Огромный сад можно было бы назвать красивым, если бы не вертикальное излишество осин, чьи ветви штриховали горизонт. Садовника приглашали лишь три-четыре раза в год, поэтому трава буйно разрасталась, а цветов было мало, если не считать пораженные хлорозом гортензии, штурмовавшие заброшенную теплицу. В другом конце сада виднелся украшенный фасад неоренессансного павильона, где жила мадам Эянж. Павильон был мрачен, мрачна была и мадам Эянж — бабушка Стефана, недалекая женщина, которая всю жизнь читала журналы, попивая остывший чай. Ей уже сорок лет прислуживала Олимпа — молчаливая усатая горничная с подбородком, утопающим в грудях.
Стефан учился в интернате. Его мать — близорукая, почти слепая вдова — иногда навещала его, непрестанно поднося свои наручные часы к моноклю, а затем, оставив подарки, исчезала.
Стефан проводил все каникулы у бабушки, и, поскольку ни мадам Эянж, ни Олимпа нисколько им не интересовались, он мог, свободный от всякого принуждения и всякой привязанности, предаваться одиночеству в саду. Он уже понимал, что душе его придется довольствоваться теплом растений и камней.
Это случилось августовским днем. Произошло что-то необычное: Стефан задрожал — ему даже пришлось сесть. Однако потрясение оказалось сильнее страха, хоть и слабее изумления.
За девять лет, прожитых на свете, Стефан редко испытывал изумление, но оставался открытым для всевозможных сюрпризов. Он сразу решил ни о чем не рассказывать: во-первых, дабы избежать осложнений, а во-вторых — ради права на секрет. Он ни на миг не подумал, будто ему все приснилось, хотя эта сцена, отмеченная кристальной ясностью снов, напоминала обрывок очень древнего видения.

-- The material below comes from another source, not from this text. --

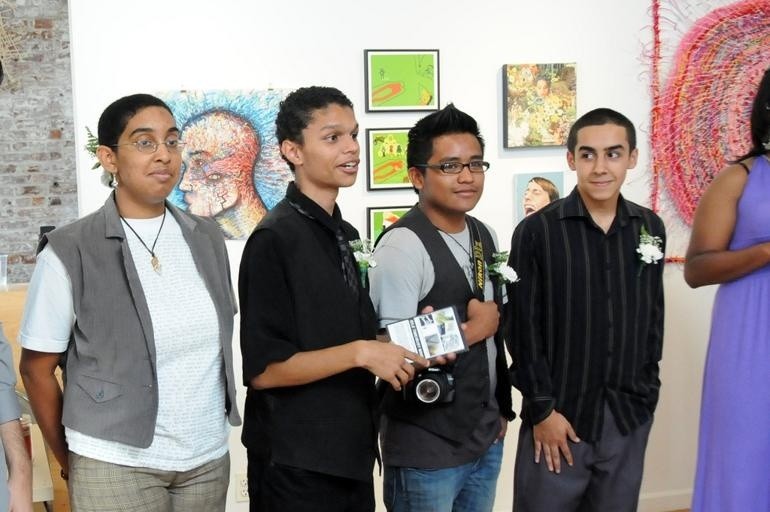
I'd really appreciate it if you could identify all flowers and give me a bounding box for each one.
[488,250,523,288]
[636,222,665,266]
[349,236,378,287]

Было страшно, но чудеса всегда пугают. Смутной оставалась лишь возможность повторного посещения теплицы, или, точнее, отказ, выраженный про себя Стефаном, был лишь скрытым душевным порывом, легким отклонением от большой темной дороги, ведущей в самую глубь сада.
Перед его мысленным взором стояла послеполуденная сцена. Сначала он видел самого себя — в очках и футболке, с ободранными коленками, притаившегося между гортензиями, поскольку, услыхав шум в теплице, он надеялся застать нечто запретное. Затем, сквозь пыльное стекло: пустые цветочные горшки на ступеньках, клубки рафии, корзины и связанные железные стулья у дальней стены. Посредине теплицы, вокруг светло-зеленого стола, куда с облупившейся местами картины опадала кружевная ржавчина, сидели и слегка шевелились три совершенно одинаковые гусеницы ростом с женщин.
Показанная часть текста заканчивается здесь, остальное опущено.